===== SOURCE
Figure 3 shows a projection of these connections, with each circle representing the social media accounts of a Canadian entity, each size of circle representing how much engagement they receive online, the color of the circle representing the type of entity (i.e. Conservative politician, Liberal politician, Canadian influencer, etc.), and the distance and clustering between the circles indicating the similarity of their content in comparison to other personalities and entities. See the methodology for additional details. The Figure also shows the neighbourhood (an online community that posts and behaves similarly) of the Tenet Media personalities in yellow. The Figure visually shows circles of Canadian influencers that reside in the Tenet Media neighbourhood as well as Canadian politicians (not in the neighbourhood) as fully opaque, while other Canadian entities are faded out. 

Figure 3: A directed network visualization of Tenet Media personality influence and proximity to Canadian entities

Again, we do not see a single Canadian politician at either the federal or provincial levels in the neighbourhood of the Tenet Media personalities. This finding is critical - no Canadian politicians are consistently producing content similar to that of the Tenet Media personalities. Instead, there are approximately 20 Canadian influencers who are within their neighbourhood and produce similar content. Some of these influencers are also those who mention and are mentioned by them. The impact that Tenet Media personalities have in the Canadian information ecosystem is partially through these Canadian influencers. In effect, the yellow zone highlighted in Figure 3 indicates the general community target of the Russian operatives, with the rest of the information ecosystem subject to the influence of those contained within. 


What do these bridge influencers focus on?
==========
===== SOURCE EXCERPT
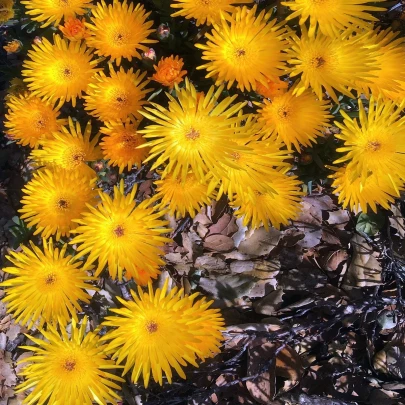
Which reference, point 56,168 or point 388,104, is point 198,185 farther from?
==========
- [EXERCISES]:
1. Using the passage on Tenet Media's network, explain in one to three sentences how the Tenet Media personalities reach the wider Canadian information ecosystem.
2. In the passage on Tenet Media's network, what does the size of each circle in Figure 3 represent?

- [PER-TASK OUTPUTS]:
1. Their impact comes partly through about 20 Canadian influencers who sit in their neighborhood and produce similar content, some of whom mention them and are mentioned by them. The yellow zone marks the community the Russian operatives generally targeted, and the rest of the ecosystem is subject to influence from those inside it.

2. How much engagement the entity's accounts receive online.